--- Start of SUPPLIED MATERIAL ---

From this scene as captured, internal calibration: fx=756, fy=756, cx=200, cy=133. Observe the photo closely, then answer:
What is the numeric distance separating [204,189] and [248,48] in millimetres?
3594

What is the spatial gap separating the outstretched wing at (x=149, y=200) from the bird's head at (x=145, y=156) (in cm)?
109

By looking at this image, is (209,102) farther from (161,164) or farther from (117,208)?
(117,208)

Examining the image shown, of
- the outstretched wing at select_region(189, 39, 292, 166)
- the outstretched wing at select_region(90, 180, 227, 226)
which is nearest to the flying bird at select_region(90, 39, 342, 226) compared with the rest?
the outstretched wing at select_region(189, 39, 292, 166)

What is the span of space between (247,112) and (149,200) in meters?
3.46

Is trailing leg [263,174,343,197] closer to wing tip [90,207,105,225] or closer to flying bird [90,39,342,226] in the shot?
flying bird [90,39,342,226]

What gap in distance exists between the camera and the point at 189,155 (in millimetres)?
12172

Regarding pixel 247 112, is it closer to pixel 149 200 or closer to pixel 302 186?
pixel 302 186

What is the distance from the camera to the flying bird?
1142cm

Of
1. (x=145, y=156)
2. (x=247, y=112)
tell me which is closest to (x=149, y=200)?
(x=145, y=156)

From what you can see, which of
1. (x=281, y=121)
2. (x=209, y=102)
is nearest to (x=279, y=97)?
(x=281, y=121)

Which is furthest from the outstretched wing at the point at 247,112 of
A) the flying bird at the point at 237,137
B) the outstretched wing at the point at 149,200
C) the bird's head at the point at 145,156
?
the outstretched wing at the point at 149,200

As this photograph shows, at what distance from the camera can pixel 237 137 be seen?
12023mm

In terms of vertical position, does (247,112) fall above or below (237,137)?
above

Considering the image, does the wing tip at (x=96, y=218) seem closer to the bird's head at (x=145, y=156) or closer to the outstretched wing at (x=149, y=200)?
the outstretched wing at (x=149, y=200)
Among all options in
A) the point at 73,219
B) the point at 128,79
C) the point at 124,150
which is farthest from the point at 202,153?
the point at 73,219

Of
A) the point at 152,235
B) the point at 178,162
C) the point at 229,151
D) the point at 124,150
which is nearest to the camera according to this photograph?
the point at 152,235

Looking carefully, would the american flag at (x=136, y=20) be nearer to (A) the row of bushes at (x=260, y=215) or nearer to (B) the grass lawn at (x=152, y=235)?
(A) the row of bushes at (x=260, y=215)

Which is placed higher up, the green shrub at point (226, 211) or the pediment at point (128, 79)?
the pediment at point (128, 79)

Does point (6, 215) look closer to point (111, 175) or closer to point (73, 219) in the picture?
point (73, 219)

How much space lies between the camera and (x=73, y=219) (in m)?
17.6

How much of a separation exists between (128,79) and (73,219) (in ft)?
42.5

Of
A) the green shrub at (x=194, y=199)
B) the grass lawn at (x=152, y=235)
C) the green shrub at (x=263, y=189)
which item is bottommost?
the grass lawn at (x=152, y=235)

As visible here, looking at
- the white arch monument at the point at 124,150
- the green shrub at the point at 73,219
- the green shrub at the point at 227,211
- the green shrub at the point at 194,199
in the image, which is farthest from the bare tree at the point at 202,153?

--- End of SUPPLIED MATERIAL ---

■ GOAL:
Print back all the lines verbatim.

■ RESULT FOR THIS EXERCISE:
From this scene as captured, internal calibration: fx=756, fy=756, cx=200, cy=133. Observe the photo closely, then answer:
What is the numeric distance separating [204,189] and [248,48] in millimetres?
3594

What is the spatial gap separating the outstretched wing at (x=149, y=200) from the bird's head at (x=145, y=156) (in cm)?
109

By looking at this image, is (209,102) farther from (161,164) or farther from (117,208)?
(117,208)

Examining the image shown, of
- the outstretched wing at select_region(189, 39, 292, 166)
- the outstretched wing at select_region(90, 180, 227, 226)
which is nearest to the flying bird at select_region(90, 39, 342, 226) compared with the rest?
the outstretched wing at select_region(189, 39, 292, 166)

What is the span of space between (247,112) and (149,200) in meters?
3.46

Is trailing leg [263,174,343,197] closer to wing tip [90,207,105,225] or closer to flying bird [90,39,342,226] in the shot?
flying bird [90,39,342,226]

What gap in distance exists between the camera and the point at 189,155 (in millimetres)?
12172

Regarding pixel 247 112, is it closer to pixel 149 200 or closer to pixel 302 186?
pixel 302 186

What is the distance from the camera to the flying bird?
1142cm

Of
1. (x=145, y=156)
2. (x=247, y=112)
tell me which is closest to (x=149, y=200)?
(x=145, y=156)

From what you can see, which of
1. (x=281, y=121)
2. (x=209, y=102)
is nearest to (x=279, y=97)?
(x=281, y=121)

Which is furthest from the outstretched wing at the point at 247,112 of
A) the flying bird at the point at 237,137
B) the outstretched wing at the point at 149,200
C) the bird's head at the point at 145,156
?
the outstretched wing at the point at 149,200

As this photograph shows, at what distance from the camera can pixel 237 137 be seen?
12023mm

In terms of vertical position, does (247,112) fall above or below (237,137)?
above

Considering the image, does the wing tip at (x=96, y=218) seem closer to the bird's head at (x=145, y=156) or closer to the outstretched wing at (x=149, y=200)?
the outstretched wing at (x=149, y=200)
Among all options in
A) the point at 73,219
B) the point at 128,79
C) the point at 124,150
which is farthest from the point at 202,153?
the point at 73,219

Of
A) the point at 152,235
B) the point at 178,162
C) the point at 229,151
D) the point at 124,150
which is nearest to the camera according to this photograph?
the point at 152,235

Looking carefully, would the american flag at (x=136, y=20) be nearer to (A) the row of bushes at (x=260, y=215) or nearer to (B) the grass lawn at (x=152, y=235)?
(A) the row of bushes at (x=260, y=215)

Which is placed higher up, the green shrub at point (226, 211) or the pediment at point (128, 79)?
the pediment at point (128, 79)

Does point (6, 215) look closer to point (111, 175) or closer to point (73, 219) in the picture?
point (73, 219)

How much space lies between the camera and (x=73, y=219) (in m)?
17.6

How much of a separation exists between (128,79) and (73,219) (in ft)?
42.5

Of
A) the green shrub at (x=194, y=199)
B) the grass lawn at (x=152, y=235)
C) the green shrub at (x=263, y=189)
which item is bottommost?
the grass lawn at (x=152, y=235)

As visible here, looking at
- the white arch monument at the point at 124,150
- the green shrub at the point at 73,219
- the green shrub at the point at 227,211
- the green shrub at the point at 194,199
in the image, which is farthest from the bare tree at the point at 202,153?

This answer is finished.